* _What needs to be done_
Could you set down every entry exactly as it stands, without the images?

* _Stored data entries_
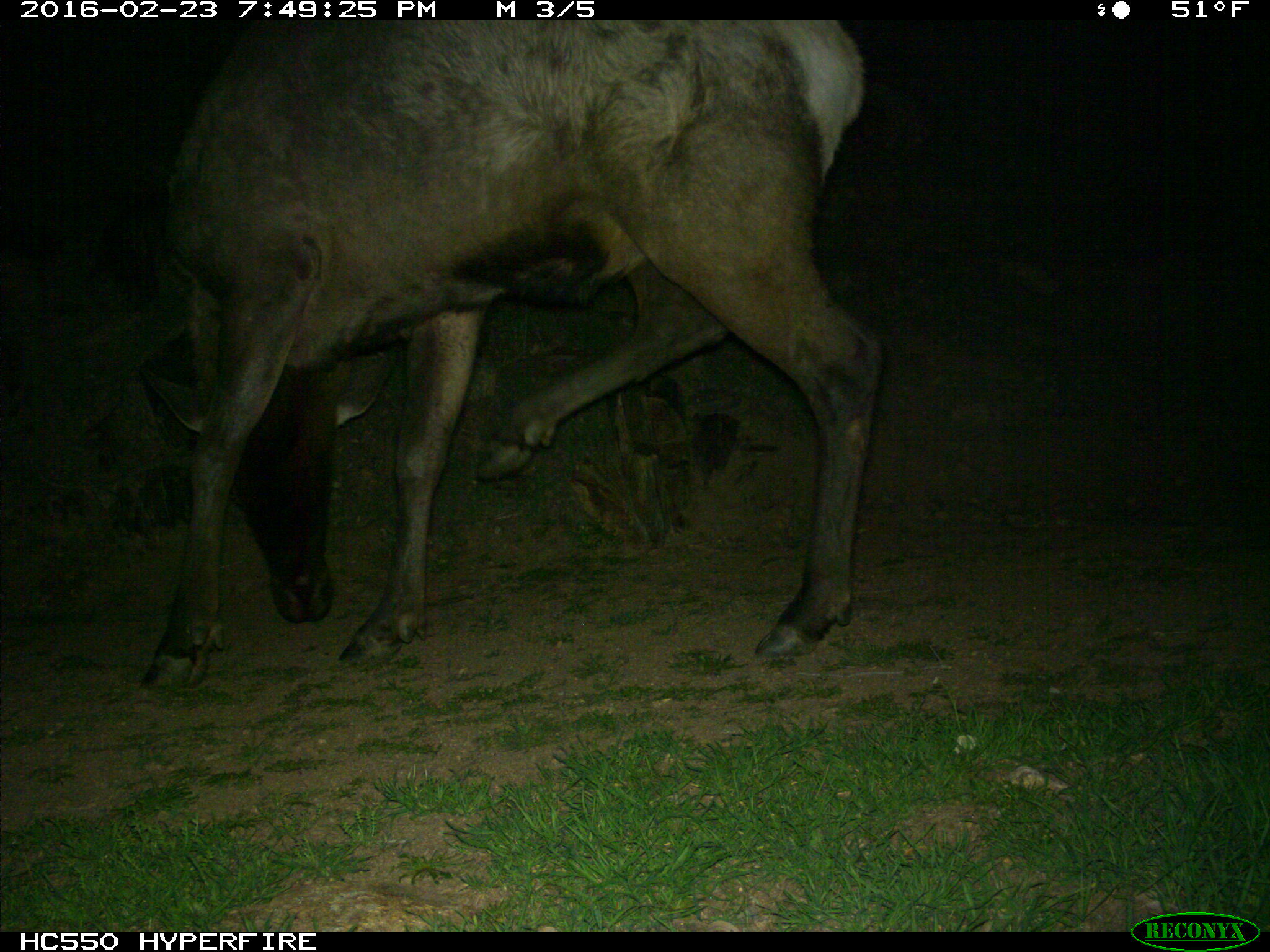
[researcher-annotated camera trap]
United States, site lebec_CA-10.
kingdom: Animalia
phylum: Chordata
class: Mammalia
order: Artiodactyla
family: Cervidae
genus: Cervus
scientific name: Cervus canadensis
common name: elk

* _Solution to this task_
[researcher-annotated camera trap]
United States, site lebec_CA-10.
kingdom: Animalia
phylum: Chordata
class: Mammalia
order: Artiodactyla
family: Cervidae
genus: Cervus
scientific name: Cervus canadensis
common name: elk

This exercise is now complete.